Ecco l’intervista a Nino Garau (per ascoltare clicare su mp3)
Ecco ora un’altra intervista pubblicata su Tiscali news
Il partigiano Nino, gli orrosi della guerra, la Resistenza e la lotta per la verità
(RosasPress)
di Monica Magro
La decisione di prendere le armi, l’appoggio dei contadini, degli operai, delle persone comuni, e le più grandi vicende legate alla lotta contro il nazifascismo, vedendo la morte in faccia, svegliandosi con un mitra tedesco puntato addosso. E ancora subendo torture, patendo freddo e fame, mettendo a rischio la pelle per salvare le persone alle quali veniva portato via il bestiame, incendiata la casa, o che venivano impiccate. Con un obiettivo sempre di fronte: la voglia di superare la guerra, al più presto, e di tornare nella propria terra.
Spesso sono le storie narrate nei libri, ma a raccontarlo questa volta è Nino Garau, comandante della Brigata partigiana “Aldo Casalgrandi” operativa durante la Resistenza nel Modenese.

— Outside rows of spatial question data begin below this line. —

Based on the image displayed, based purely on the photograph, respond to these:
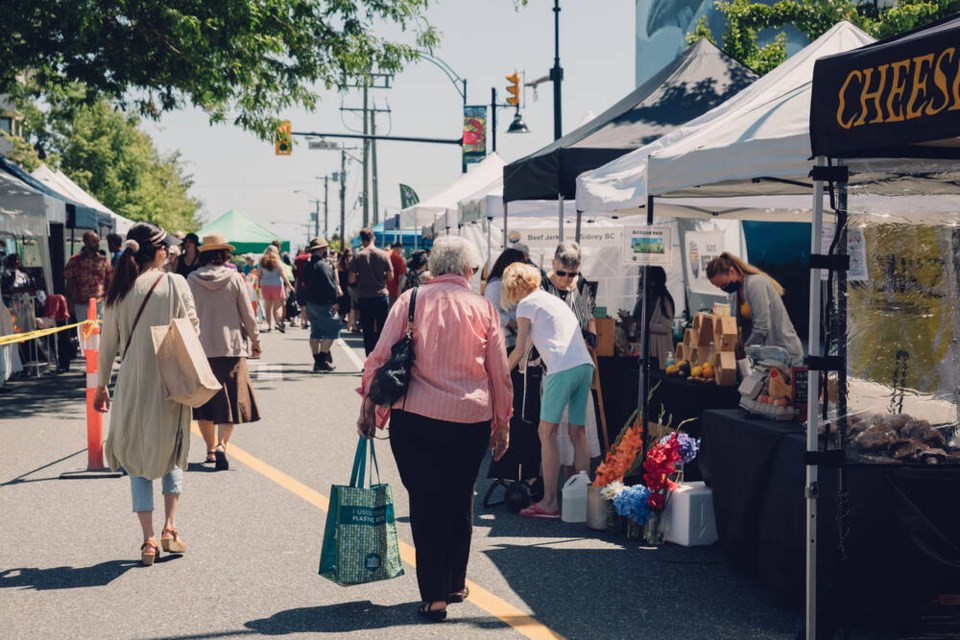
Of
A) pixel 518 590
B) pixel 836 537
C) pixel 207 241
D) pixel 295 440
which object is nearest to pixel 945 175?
pixel 836 537

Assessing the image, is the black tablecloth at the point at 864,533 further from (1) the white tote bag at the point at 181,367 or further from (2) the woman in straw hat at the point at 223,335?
(2) the woman in straw hat at the point at 223,335

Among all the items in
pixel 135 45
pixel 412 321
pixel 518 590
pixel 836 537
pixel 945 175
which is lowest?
pixel 518 590

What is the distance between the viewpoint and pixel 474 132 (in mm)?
36344

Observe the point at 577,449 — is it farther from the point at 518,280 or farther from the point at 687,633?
the point at 687,633

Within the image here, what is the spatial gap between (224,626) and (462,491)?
128 centimetres

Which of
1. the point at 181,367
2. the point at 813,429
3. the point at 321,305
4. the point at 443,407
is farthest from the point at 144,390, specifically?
the point at 321,305

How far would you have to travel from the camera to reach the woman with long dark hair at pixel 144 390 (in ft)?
21.1

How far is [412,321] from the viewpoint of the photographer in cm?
554

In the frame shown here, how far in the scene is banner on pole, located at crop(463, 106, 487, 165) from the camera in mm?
36125

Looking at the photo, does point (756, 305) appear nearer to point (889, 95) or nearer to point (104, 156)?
point (889, 95)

In piena forma fisica, Garau a 92 anni tiene accesa la fiamma della memoria. Ci accoglie nella sua casa vestito di tutto punto, e non vede l’ora di iniziare a raccontarci ciò che ha passato, che ha fatto e che rifarebbe. Difficile chiedergli cosa ricorda, perché la memoria di Nino non si inceppa mai, ricorda tutto.

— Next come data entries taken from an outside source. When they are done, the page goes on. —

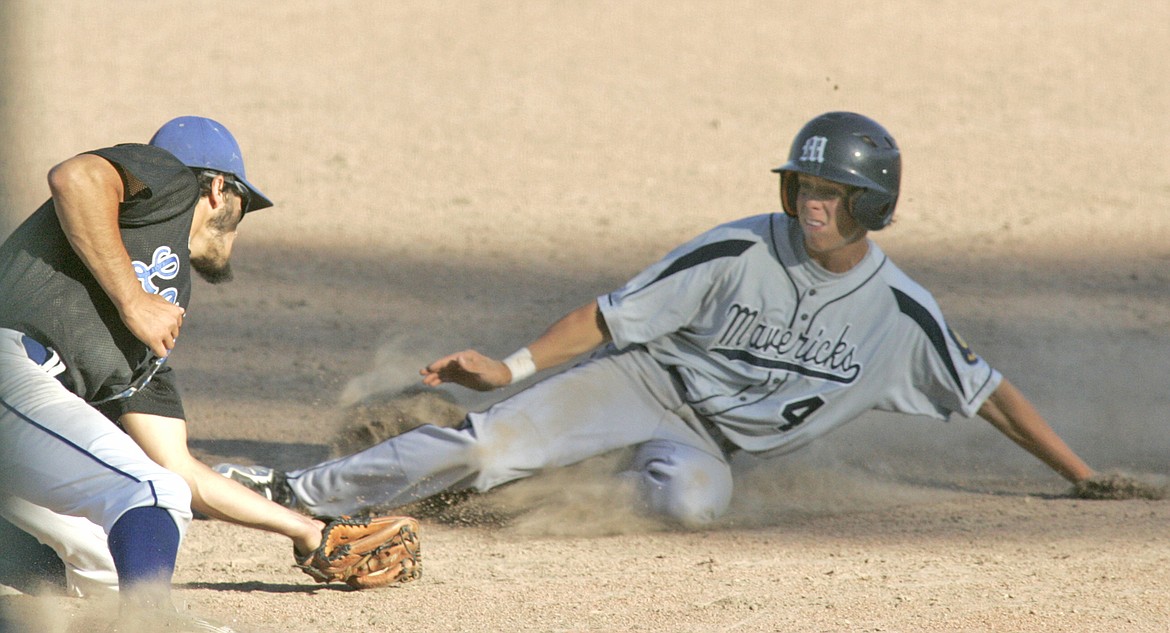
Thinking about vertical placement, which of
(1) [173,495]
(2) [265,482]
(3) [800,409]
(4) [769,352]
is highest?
(1) [173,495]

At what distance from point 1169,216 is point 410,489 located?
652 cm

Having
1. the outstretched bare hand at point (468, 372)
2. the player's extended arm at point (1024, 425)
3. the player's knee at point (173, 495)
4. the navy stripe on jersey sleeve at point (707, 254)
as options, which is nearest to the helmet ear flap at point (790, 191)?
the navy stripe on jersey sleeve at point (707, 254)

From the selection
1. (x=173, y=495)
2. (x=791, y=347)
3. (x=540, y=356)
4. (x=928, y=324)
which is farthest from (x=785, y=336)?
(x=173, y=495)

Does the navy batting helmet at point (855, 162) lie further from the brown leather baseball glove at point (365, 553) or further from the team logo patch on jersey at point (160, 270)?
the team logo patch on jersey at point (160, 270)

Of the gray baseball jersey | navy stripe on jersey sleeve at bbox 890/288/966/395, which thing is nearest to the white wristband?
the gray baseball jersey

Nonostante fino al 2006 sia rimasto in silenzio. “L’ho fatto per questioni di etica professionale”, ha detto l’ex comandante partigiano, “ero segretario generale del Consiglio regionale, dovevo suggerire al Presidente le soluzioni dei problemi che sorgevano tra i contrasti tra un gruppo e l’altro nell’interpretazione della procedura parlamentare, non potevo manifestarmi di sinistra o di centro o di destra, sarei stato non obiettivo”. Da allora, non ha più smesso di farlo, e di ricostruire la sua esperienza dall’8 settembre del 1943 fino alla Liberazione, e l’ha fatto soprattutto rivolgendosi ai giovani: “Se si racconta ai giovani, é importantissimo raccontare, perché il terreno che rappresentano i giovani é ancora incontaminato”. E l’ha fatto anche attraverso il mezzo cinematografico: un anno di riprese per 21 ore di girato “Eppe e gli altri, storia di vita di un comandante partigiano sardo”.

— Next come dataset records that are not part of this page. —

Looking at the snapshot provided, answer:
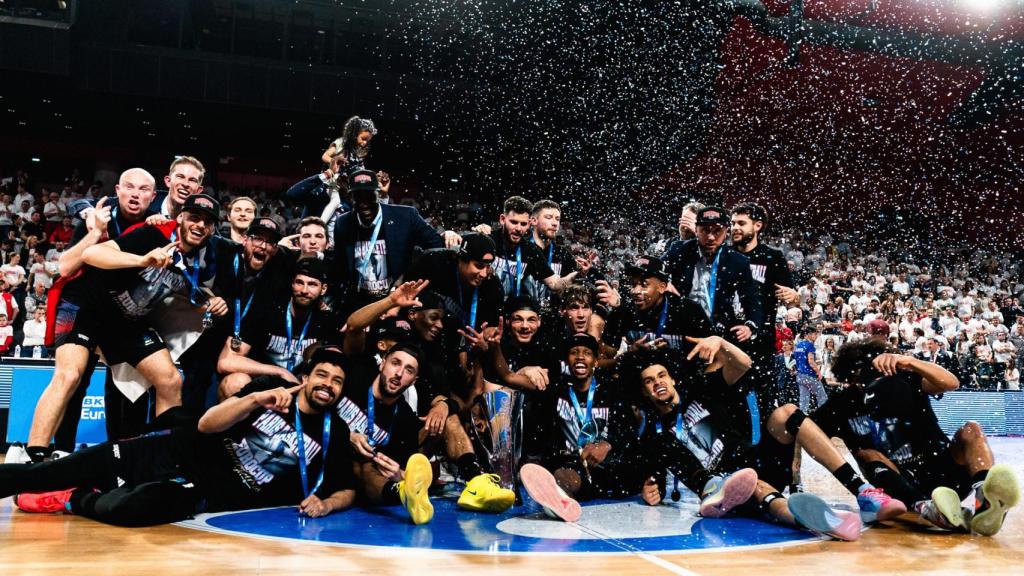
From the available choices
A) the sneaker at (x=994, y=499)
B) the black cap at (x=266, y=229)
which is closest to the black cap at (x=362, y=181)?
the black cap at (x=266, y=229)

Ripercorre la sua vita resistenziale partendo dalle sue origini familiari. La sua era una famiglia borghese cagliaritana, Nino Garau ha sempre avuto la passione per “il volo”, perciò aveva deciso di iscriversi all’accademia dell’Aeronautica di Caserta, ma dopo pochi anni, l’8 settembre, viene trasferito nel modenese, dove viene introdotto nell’aspetto della resistenza, con le masse popolari, contadini, diseredati: gli ultimi, di fronte a un mondo che non aveva mai conosciuto prima. “Un mondo che in Sardegna non avrei mai conosciuto, sarei stato al di fuori del mondo reale, ora capisco quelli del Sulcis, di Porto Torres, tutti quelli che stanno soffrendo”.
Racconta nei dettagli la formazione della brigata partigiana, le azioni di resistenza, la prigionia tedesca, la liberazione del paese di Spilamberto nel modenese, ma il ricordo più brutto è quello legato alla sofferenza: “Molti miei compagni sono stati fucilati, torturati e ci hanno rimesso la pelle, molte famiglie distrutte”. Come rimane ancora impressa la strage di Marzabotto: “A pochi chilometri da noi ammazzarono 1800 persone”. Giorgio Trenti, Luciano Gibertini, e ancora Bernardo Demuro, sono solo alcuni tra i nomi dei suoi compagni. Giovanni Ligas, invece, fu il suo falso nome, per tentare di scappare dalle mani dei fascisti.
Nino Garau non ha solo dovuto combattere per la liberazione, ma al suo ritorno a Cagliari, ha dovuto subire anche il carcere, quello di Buoncammino, con l’accusa di aver assistito all’uccisione di una persona (di fatto circostanza non vera). Prima di salutarci rivolge un appello ai giovani: “Ricordatevi che dovete avere prima un rispetto verso il padre e la madre, e poi dovete essere quei giovani che devono interessare tutta la popolazione verso l’onestá”, e lo fa proprio con tutta quell’onestà che lo contraddistingue, insieme all’umiltà e all’eleganza.